## PROVIDED TEXT

The changing landscape of school group and trust leadership
Most school group and trust leaders can tell you exactly how SEND is tracked across their organisation. Far fewer can answer the same question about multilingual learners.
As school systems scale, leadership is shifting. Leaders are no longer responsible only for the performance of individual schools, but for building organisational capability across entire networks of schools.
According to Department for Education data, the number of state schools in England joining a multi-academy trust has risen from 28% in 2019 to over 44% today. The government whitepaper, Every child achieving and thriving highlights the increasing call for schools to collaborate and innovate across trusts. I’m looking forward to seeing the growth this might bring to multilingual provision in the UK.
In international schools the picture is similar. ISC Research data shows that 38% of international schools belong to a school group, and the group model continues to accelerate.
For many of these schools, one clear pattern keeps appearing. When these leadership teams look across their schools, they can usually answer some questions very quickly:

- How many pupils have SEND?
- How are safeguarding concerns are tracked?
- How is attainment data monitored?
But when the conversation turns to multilingual learners, the picture often becomes far less clear. How many multilingual learners are there across the group? How quickly are they progressing in English? Which schools within a trust are achieving the strongest outcomes?
Developing provision for multilingual learners
These are strategic questions for school leaders. Yet historically, multilingual provision has often been organised locally within individual schools rather than overseen as a system-level capability.
Over the past few years, we’ve spent a lot of time working with large school organisations – both groups and trusts – such as GEMS Education and International Schools Partnership. We see some of these forward-thinking organisations addressing multilingual provision in more ambitious ways.
These groups are increasingly recognising that multilingual learner provision requires the same strategic oversight and infrastructure that already exists for safeguarding, SEND and assessment.

## DATASET ROWS
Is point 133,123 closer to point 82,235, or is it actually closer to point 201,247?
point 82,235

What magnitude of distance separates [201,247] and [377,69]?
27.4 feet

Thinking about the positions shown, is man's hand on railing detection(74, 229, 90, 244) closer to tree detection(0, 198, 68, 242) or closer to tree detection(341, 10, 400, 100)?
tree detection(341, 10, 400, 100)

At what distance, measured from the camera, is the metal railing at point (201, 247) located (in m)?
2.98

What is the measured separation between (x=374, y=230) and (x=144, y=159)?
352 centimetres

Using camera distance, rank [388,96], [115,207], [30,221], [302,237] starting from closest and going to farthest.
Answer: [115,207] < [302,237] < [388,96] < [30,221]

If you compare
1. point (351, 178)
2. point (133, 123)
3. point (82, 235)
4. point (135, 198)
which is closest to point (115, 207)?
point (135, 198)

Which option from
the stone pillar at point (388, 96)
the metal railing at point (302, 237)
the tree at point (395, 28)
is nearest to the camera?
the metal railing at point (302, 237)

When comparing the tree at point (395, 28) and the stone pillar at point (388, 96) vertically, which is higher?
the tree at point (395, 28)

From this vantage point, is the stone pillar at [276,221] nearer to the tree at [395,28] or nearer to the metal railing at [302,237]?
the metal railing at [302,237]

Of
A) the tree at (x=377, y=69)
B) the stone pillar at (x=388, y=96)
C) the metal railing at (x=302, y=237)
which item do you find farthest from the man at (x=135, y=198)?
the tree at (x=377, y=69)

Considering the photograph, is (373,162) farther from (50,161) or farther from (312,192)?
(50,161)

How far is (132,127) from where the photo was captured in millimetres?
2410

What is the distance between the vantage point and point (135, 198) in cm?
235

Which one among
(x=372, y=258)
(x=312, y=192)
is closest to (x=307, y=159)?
* * *
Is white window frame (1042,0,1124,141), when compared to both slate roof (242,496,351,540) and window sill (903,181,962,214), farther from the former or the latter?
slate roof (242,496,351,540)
...
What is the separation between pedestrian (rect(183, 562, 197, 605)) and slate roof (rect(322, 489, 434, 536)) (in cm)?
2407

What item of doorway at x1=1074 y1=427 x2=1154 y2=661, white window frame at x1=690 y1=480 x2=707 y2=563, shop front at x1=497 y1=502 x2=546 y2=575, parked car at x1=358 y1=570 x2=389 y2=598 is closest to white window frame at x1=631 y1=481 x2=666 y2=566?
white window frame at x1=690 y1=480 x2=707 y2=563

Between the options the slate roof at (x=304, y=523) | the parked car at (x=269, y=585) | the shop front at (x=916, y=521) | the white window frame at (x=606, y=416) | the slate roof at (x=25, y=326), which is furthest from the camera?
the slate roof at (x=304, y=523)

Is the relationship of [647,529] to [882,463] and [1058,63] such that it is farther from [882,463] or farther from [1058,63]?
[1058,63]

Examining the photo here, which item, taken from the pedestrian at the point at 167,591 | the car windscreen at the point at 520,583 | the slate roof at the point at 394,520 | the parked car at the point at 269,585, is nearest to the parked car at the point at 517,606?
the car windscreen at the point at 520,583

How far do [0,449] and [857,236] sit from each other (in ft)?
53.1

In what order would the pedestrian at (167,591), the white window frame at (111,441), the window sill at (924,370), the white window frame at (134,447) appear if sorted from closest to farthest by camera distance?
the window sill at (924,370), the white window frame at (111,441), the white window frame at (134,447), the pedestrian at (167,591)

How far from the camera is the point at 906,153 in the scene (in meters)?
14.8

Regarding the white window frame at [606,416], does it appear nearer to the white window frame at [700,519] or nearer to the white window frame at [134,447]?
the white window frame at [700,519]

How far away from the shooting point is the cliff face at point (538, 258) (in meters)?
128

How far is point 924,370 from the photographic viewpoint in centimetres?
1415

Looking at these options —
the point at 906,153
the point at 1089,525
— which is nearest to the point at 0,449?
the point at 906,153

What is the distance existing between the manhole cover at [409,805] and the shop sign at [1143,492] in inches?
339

## AIM
From the article on school group and trust leadership above, set down word for word the passage that begins at the words "According to Department" and stops after "concerns are tracked?".

## SOLUTION TO THIS TASK
According to Department for Education data, the number of state schools in England joining a multi-academy trust has risen from 28% in 2019 to over 44% today. The government whitepaper, Every child achieving and thriving highlights the increasing call for schools to collaborate and innovate across trusts. I’m looking forward to seeing the growth this might bring to multilingual provision in the UK.
In international schools the picture is similar. ISC Research data shows that 38% of international schools belong to a school group, and the group model continues to accelerate.
For many of these schools, one clear pattern keeps appearing. When these leadership teams look across their schools, they can usually answer some questions very quickly:

- How many pupils have SEND?
- How are safeguarding concerns are tracked?